Ditinjau dari anak maka usaha mengeksplorasi sebagai pencerminan keingintahuan akan memberi pengalaman yang memuaskan. Pengalaman seperti itu mungkin akan memacu untuk terus melakukan eksplorasi. Sedangkan apabila hasil eksplorasi itu memberikan pengalaman yang tidak memuaskan hal ini akan menghambat eksplorasi berikutnya. Jadi guru perlu waspada dalam mendorong belajar, khususnya banyak belajar bahan IPS.
Keberhasilan dalam menunaikan eksplorasi mempunyai dampak yang besar dalam kegiatan belajar.Hal ini mencerminkan keberhasilan dalam memenuhi keingintahuan dan mempunyai hubungan positif dengan kepercayaan diri. Kepercayaan diri juga akan memberi pengaruh kepada usaha memenuhi keingintahuan.
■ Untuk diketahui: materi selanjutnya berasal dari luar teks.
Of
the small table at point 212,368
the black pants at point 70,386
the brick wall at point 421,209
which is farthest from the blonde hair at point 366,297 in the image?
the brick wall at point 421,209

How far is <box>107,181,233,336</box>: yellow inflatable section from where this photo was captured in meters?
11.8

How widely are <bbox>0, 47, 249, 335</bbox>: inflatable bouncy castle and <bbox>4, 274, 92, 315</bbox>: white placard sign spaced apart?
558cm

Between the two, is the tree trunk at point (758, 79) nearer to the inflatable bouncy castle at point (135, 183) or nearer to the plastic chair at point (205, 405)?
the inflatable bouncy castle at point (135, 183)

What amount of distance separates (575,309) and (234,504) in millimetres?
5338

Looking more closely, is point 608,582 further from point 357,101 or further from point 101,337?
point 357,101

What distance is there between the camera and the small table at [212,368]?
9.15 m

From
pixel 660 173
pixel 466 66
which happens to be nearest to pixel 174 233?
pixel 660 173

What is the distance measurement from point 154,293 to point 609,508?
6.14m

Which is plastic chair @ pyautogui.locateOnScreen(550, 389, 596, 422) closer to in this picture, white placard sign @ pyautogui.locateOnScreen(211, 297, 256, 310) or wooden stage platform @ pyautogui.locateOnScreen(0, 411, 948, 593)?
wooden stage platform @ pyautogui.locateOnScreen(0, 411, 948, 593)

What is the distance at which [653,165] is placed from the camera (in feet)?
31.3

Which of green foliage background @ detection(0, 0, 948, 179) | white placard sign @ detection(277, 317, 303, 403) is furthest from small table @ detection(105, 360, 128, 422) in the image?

Yang selanjutnya kepercayaan diri mendorong untuk mencapai hasil belajar yang tinggi.Jadi antara keinginan bereksplorasi dan kehendak mencapai hasil yang tinggi terhadap hubungan.
Karena sifat ingin tahu sangat erat dengan perhatian maka dampak sifat ingin tahu tidak akan jauh dari dampak perhatian. Perhatian dan sifat imajinatif mendoring seseorang untuk lebih tahu. Gejala-gejala kehidupan dalam masyarakat begitu kompleks.Banyak peristiwa dalam masyarakat yang sebab musababnya bersifat berangkai.Hal-hal tersebut dapat mendorong para siswa untuk menyusun hipotesis tentang kejadian sebenarnya atau sebab-sebab timbulnya.Para siswa didorong untuk mencari berbagai kemungkinan asal-usul atau sebab-musabab timbulnya sesuatu.Hal ini dapat dipergunakan dalam pengajaran IPS yang sering menghadapi hal-hal yang sifatnya tentative.



DAFTAR PUSTAKA

Djodjo Suradisastra, dkk. 1991. Pendidikan IPS 3. Jakarta: Depdikbud.
Dwi Siswoyo, dkk. 2007. Ilmu Pendidikan. Yogyakarta: UNY Press.